**GOALS:**
**A.** Please list the conditions on $f$ under which the integral inequality thread says the inequality holds.
**B.** Reproduce word for word the passage of the integral inequality thread between "However, I could" and "the last condition.", inclusive.

**GIVEN PASSAGE:**
$\int_0^1f(x)\cdot x^{n+1}\text{d}x > \int_0^1f(x)\cdot x^n\text{d}x \cdot \int_0^1f(x)\cdot x\text{d}x$

Question

I have convinced myself that $$\int_0^1f(x)\cdot x^{n+1}\text{d}x > \int_0^1f(x)\cdot x^n\text{d}x \cdot \int_0^1f(x)\cdot x\text{d}x$$ is true whenever

• $f$ is non-negative,
• $\int_0^1f(x)\text{d}x=1$, and
• it is not the case that $f(x)=\delta(x-c)$, where $\delta$ is the Dirac delta function and $c$ is a constant in $[0,1]$ (in which case it is obvious that equality holds instead).

However, I could use some help proving it. I would be very happy just to get a hint - no full solution needed.

Btw, if there's someone who think they can help but don't know what the Dirac delta function is, then just assume that $f$ is a normal function and ignore the last condition.

Answer 1

Presumably $n > 0$ here.

This is essentially a special case of the Harris inequality for the probability measure $f(x)\; dx$ on $[0,1]$. For any strictly increasing functions $g$ and $h$ we have

$$ \int_0^1 f(x) g(x) h(x)\; dx > \int_0^1 f(x) g(x)\; dx \cdot \int_0^1 f(x) h(x)\; dx $$ which follows from $$ \int_0^1 \int_0^1 (g(x)-g(y))(h(x)-h(y)) f(x) f(y)\; dx \; dy > 0$$

**DATA ENTRIES:**
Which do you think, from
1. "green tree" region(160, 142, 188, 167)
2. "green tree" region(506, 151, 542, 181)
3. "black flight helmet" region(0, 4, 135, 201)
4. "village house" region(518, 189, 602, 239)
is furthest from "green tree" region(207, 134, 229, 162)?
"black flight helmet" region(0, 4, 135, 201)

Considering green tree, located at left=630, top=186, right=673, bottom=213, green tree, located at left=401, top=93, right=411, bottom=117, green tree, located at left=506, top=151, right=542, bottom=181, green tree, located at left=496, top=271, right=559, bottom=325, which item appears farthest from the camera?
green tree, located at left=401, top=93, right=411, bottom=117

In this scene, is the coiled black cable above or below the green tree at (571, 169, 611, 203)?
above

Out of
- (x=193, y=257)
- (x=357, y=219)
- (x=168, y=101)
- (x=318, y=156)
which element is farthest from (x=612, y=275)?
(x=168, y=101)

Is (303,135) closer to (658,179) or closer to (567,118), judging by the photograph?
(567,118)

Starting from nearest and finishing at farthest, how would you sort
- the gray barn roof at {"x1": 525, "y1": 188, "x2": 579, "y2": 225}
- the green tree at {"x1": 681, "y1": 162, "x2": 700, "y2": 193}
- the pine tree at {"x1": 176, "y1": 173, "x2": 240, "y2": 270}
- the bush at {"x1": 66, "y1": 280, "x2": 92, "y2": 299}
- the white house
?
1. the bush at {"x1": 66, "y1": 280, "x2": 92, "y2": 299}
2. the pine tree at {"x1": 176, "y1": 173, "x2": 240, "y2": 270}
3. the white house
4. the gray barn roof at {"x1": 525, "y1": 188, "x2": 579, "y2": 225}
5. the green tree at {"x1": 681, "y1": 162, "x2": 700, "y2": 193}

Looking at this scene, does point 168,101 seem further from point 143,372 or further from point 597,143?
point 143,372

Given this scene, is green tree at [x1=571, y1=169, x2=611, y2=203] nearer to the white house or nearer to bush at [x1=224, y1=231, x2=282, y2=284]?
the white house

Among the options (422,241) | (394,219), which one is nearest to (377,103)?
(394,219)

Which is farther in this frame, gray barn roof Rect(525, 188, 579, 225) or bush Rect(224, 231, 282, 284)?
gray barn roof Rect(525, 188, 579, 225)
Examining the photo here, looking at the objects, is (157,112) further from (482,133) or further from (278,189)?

...

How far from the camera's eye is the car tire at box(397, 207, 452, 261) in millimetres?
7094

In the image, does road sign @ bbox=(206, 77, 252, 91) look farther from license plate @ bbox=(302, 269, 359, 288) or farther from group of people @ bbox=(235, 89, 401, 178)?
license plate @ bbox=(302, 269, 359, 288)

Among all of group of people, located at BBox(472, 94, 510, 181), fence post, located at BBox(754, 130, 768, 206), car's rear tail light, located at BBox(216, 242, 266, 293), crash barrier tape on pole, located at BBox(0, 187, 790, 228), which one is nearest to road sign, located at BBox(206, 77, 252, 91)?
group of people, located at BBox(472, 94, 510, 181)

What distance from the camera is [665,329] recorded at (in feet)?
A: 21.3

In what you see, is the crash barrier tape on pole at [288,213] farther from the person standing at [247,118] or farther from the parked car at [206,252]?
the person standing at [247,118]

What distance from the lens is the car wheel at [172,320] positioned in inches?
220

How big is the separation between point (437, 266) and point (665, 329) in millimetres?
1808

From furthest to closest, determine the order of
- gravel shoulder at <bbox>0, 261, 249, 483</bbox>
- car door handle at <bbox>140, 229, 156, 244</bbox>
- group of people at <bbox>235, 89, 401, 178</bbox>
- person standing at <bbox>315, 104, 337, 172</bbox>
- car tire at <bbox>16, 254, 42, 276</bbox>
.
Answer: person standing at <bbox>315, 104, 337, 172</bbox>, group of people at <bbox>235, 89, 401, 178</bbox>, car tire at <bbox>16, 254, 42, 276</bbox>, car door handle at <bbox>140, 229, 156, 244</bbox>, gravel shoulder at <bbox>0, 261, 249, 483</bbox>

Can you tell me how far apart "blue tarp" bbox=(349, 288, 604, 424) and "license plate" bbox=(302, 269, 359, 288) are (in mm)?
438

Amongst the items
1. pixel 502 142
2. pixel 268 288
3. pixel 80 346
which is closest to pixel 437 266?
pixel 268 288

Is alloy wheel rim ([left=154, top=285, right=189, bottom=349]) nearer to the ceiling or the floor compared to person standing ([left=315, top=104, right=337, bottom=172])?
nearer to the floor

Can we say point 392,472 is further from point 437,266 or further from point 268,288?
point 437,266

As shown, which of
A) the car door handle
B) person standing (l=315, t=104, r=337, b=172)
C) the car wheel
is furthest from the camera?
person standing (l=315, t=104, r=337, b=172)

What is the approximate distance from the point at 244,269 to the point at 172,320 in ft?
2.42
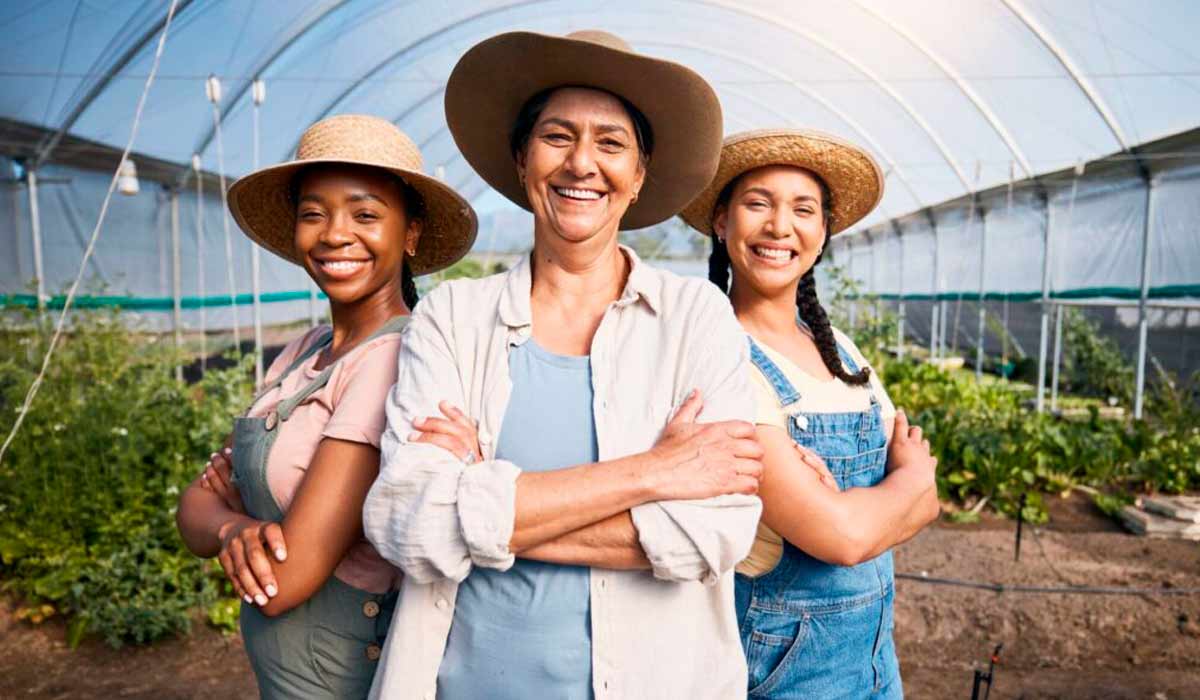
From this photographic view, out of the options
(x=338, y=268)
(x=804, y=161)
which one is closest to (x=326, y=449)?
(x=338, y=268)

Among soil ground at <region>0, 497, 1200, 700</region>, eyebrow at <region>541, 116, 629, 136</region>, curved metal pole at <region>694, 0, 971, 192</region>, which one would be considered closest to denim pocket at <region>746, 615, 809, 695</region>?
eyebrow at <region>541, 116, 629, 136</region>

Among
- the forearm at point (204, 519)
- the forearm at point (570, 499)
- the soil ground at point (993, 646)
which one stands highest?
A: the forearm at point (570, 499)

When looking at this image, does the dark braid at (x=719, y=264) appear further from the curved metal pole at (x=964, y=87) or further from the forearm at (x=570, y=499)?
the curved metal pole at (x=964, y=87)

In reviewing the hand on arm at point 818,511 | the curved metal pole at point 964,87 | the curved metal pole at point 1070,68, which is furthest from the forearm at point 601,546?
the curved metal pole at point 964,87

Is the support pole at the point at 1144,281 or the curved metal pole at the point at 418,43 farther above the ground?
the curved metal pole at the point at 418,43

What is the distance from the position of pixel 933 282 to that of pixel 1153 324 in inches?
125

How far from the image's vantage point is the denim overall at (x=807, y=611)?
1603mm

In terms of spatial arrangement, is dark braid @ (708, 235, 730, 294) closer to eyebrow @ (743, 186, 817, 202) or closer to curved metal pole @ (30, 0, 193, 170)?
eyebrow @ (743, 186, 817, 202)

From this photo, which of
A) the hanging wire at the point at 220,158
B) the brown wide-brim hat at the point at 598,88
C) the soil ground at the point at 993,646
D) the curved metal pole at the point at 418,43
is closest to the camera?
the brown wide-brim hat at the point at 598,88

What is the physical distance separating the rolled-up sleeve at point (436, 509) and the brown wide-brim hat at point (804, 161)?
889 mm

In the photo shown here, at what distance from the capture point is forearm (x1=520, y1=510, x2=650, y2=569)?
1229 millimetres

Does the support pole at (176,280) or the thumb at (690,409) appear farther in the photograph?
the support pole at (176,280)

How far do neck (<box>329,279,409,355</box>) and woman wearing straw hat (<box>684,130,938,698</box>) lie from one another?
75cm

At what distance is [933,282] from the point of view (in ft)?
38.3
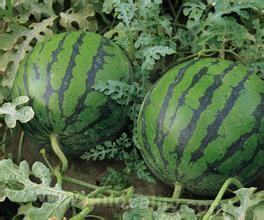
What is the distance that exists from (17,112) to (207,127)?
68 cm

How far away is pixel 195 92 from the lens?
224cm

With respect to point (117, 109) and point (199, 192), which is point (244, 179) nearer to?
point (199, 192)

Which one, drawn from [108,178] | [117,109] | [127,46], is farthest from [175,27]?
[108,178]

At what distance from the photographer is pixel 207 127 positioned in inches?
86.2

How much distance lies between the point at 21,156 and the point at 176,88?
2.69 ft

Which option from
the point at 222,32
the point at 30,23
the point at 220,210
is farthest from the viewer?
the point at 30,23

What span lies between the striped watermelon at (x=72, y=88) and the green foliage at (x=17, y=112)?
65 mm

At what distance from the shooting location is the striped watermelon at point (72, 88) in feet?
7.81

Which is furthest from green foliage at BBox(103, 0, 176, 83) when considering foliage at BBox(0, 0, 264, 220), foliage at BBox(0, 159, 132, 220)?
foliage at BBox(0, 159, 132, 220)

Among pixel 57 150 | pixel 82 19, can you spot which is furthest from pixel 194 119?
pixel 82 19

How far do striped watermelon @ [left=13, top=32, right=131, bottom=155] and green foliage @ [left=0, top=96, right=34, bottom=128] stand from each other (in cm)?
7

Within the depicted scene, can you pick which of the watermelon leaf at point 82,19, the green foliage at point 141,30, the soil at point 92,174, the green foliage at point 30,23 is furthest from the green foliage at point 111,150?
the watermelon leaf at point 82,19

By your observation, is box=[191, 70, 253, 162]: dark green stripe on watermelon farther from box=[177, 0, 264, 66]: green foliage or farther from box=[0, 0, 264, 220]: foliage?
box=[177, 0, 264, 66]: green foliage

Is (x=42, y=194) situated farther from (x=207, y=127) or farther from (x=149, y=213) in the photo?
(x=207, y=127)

**EXPECTED RESULTS:**
**A.**
- $f$ is non-negative.
- $\int_0^1f(x)\text{d}x=1$.
- $f(x)$ is not $\delta(x-c)$, where $\delta$ is the Dirac delta function and $c$ is a constant in $[0,1]$.

**B.**
However, I could use some help proving it. I would be very happy just to get a hint - no full solution needed.

Btw, if there's someone who think they can help but don't know what the Dirac delta function is, then just assume that $f$ is a normal function and ignore the last condition.